Samuel Kenny is freight and rail transport officer at sustainable transport group Transport & Environment.
How do you put a monetary value on the health impacts of air pollution, a price on the environmental damage from CO2, or the safety of pedestrians on a specific road? It requires assumptions on the ‘worth’ of something like asthma caused from nitrogen oxides or the price of grief. Insurance companies need to deal with such calculations all of the time, but such methodology is an essential part of policy discussions. Before you add “external costs” to your long list of Brussels jargon, we should establish what this economic term actual means. “External costs” is the concept of applying a monetary value to things like road damage, air pollution, climate change, and accidents.
The EU has enshrined in its treaties a goal to move towards ‘“the internalisation of external costs”, which would mean that every transport user would pay a ‘fair price’ for the impact that their behaviour has on society. The belief is that such a practice would encourage us to minimise our environmental impact and would also help avoid situations where some people cause damage while the rest of society picks up the bill.
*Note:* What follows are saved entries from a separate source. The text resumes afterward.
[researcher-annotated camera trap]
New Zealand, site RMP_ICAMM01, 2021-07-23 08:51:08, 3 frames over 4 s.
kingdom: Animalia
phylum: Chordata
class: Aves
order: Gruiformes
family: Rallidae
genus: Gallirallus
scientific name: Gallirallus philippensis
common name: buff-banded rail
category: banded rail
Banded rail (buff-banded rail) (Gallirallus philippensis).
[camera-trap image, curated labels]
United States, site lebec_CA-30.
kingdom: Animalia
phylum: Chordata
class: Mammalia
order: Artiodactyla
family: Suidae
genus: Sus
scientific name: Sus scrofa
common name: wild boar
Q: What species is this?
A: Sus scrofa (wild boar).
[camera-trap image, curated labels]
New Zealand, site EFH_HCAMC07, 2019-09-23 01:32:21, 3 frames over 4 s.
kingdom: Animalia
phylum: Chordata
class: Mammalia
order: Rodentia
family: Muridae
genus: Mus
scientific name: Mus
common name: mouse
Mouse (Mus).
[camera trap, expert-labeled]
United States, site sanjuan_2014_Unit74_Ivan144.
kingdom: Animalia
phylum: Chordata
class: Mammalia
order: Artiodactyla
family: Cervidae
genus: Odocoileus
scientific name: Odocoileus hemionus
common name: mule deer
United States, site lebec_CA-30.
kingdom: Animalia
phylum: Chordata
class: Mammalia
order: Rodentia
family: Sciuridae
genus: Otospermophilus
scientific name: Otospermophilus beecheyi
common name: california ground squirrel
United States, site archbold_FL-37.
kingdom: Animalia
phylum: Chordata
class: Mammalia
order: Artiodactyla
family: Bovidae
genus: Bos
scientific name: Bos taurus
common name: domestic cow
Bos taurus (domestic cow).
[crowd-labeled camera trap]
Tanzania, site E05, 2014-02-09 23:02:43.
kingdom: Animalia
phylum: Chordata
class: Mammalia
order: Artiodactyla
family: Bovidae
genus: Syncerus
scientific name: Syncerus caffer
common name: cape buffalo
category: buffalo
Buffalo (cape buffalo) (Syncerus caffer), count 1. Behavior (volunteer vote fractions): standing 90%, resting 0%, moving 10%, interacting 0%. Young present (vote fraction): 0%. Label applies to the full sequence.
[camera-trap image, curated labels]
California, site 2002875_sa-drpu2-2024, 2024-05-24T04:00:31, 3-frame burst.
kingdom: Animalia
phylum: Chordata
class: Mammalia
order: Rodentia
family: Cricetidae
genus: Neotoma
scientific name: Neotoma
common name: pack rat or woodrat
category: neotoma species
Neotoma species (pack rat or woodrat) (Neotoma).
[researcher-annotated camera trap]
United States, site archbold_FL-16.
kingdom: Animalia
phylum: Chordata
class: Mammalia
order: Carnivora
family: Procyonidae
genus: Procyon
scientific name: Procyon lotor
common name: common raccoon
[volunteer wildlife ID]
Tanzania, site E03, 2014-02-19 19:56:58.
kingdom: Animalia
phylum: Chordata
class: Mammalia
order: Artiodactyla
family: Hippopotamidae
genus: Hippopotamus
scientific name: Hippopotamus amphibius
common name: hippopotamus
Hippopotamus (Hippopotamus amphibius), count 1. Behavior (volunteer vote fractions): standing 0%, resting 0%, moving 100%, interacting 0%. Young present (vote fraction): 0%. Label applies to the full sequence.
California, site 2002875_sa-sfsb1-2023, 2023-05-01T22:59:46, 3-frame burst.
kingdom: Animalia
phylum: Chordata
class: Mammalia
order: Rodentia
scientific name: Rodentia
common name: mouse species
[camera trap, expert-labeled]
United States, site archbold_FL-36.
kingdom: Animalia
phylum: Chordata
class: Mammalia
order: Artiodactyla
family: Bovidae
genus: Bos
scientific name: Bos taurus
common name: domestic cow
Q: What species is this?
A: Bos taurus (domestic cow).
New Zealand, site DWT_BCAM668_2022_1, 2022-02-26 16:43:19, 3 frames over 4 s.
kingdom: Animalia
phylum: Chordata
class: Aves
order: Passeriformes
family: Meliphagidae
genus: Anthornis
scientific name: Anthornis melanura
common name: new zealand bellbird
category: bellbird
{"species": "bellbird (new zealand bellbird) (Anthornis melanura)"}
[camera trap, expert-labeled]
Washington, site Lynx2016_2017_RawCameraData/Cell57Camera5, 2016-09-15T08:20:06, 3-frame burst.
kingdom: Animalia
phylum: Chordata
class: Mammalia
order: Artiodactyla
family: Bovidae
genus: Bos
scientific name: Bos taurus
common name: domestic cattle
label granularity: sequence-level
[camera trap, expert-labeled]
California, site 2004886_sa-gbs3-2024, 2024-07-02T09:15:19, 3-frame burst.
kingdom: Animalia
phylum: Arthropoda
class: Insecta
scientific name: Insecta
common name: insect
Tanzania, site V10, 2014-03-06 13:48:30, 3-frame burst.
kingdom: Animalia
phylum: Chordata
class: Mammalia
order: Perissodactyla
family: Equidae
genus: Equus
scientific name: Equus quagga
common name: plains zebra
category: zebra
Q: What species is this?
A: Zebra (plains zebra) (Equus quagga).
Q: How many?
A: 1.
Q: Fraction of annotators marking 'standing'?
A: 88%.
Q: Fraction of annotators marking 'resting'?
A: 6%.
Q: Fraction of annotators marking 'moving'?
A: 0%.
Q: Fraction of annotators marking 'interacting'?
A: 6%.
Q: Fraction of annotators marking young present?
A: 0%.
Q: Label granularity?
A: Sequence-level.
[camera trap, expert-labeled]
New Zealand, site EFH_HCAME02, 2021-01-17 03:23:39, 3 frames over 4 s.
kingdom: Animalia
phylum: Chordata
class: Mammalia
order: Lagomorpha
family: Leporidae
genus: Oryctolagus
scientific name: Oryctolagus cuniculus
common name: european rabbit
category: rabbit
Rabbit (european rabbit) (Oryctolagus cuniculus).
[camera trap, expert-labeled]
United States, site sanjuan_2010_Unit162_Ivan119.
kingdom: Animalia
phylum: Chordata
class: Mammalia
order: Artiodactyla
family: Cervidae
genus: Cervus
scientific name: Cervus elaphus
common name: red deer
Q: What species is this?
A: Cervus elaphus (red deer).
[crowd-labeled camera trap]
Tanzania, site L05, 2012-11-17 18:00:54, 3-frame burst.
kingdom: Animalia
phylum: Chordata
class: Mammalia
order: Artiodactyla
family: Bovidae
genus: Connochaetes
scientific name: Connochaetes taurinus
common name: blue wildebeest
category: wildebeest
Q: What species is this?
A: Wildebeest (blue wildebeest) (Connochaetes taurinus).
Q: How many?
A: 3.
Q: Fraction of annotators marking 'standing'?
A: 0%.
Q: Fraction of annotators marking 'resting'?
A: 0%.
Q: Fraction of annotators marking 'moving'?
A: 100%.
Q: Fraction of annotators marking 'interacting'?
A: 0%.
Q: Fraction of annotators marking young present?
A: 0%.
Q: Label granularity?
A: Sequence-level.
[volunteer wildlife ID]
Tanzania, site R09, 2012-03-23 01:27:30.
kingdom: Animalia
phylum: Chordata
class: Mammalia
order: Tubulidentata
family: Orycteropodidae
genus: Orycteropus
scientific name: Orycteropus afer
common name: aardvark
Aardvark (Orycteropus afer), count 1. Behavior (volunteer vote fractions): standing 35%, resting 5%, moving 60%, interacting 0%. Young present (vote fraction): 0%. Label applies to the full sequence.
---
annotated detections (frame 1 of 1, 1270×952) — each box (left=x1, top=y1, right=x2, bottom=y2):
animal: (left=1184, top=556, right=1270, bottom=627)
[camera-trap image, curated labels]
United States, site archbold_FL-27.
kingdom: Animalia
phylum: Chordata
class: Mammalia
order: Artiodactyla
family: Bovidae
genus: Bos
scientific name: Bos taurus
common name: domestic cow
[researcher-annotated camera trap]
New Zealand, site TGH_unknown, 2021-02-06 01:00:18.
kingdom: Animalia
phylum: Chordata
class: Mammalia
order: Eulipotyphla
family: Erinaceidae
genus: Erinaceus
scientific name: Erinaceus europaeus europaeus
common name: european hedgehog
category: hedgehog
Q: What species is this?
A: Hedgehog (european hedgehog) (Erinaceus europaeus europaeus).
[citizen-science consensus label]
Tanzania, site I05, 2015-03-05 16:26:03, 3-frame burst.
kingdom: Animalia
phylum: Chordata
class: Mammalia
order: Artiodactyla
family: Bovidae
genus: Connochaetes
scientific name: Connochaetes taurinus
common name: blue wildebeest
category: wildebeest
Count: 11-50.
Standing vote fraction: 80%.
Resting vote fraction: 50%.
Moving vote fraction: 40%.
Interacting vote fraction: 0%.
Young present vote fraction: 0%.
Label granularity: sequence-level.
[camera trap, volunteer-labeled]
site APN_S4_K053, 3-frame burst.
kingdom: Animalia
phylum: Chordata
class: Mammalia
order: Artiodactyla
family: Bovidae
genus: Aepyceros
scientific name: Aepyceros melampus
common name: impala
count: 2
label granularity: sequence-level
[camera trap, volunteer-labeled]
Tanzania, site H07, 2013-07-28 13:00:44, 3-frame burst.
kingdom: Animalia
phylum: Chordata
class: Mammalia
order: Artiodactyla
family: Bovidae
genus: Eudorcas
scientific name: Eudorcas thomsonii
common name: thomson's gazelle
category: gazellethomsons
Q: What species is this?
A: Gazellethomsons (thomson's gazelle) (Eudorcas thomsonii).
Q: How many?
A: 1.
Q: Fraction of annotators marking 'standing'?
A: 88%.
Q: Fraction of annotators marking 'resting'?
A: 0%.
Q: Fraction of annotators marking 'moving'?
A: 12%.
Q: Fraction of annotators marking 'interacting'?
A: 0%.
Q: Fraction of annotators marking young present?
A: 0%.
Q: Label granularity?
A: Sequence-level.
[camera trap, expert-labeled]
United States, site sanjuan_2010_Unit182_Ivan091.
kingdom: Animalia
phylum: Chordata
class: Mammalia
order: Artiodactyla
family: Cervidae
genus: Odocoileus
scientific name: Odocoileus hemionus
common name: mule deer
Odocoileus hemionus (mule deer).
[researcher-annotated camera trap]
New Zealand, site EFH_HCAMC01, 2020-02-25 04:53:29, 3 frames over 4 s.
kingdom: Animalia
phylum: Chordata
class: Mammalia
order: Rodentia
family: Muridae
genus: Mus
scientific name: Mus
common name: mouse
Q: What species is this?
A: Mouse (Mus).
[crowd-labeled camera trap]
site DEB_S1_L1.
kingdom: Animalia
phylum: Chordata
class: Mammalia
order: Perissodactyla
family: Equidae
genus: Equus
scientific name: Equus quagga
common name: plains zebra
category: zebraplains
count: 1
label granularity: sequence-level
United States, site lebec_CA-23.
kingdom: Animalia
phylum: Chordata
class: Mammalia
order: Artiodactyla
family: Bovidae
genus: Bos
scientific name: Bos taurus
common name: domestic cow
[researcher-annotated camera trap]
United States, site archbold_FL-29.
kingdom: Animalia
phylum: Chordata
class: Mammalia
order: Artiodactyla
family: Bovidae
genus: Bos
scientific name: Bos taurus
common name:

The lobbying group for EU trucking companies, the IRU, recently published a report claiming that trucks are overpaying in taxes and charges compared to the impact of some of their external costs. The report raised a few eyebrows. Not only does it go against decades of established science showing trucks don’t cover their external costs at all, but the report was actually carried out by the very same consultancy that did a study for T&E showing trucks are paying for less than 30% of their external costs.
How can one report say that trucks cover 130% of their external costs when the same consultancy found in a report to T&E that the figure is closer to 30%?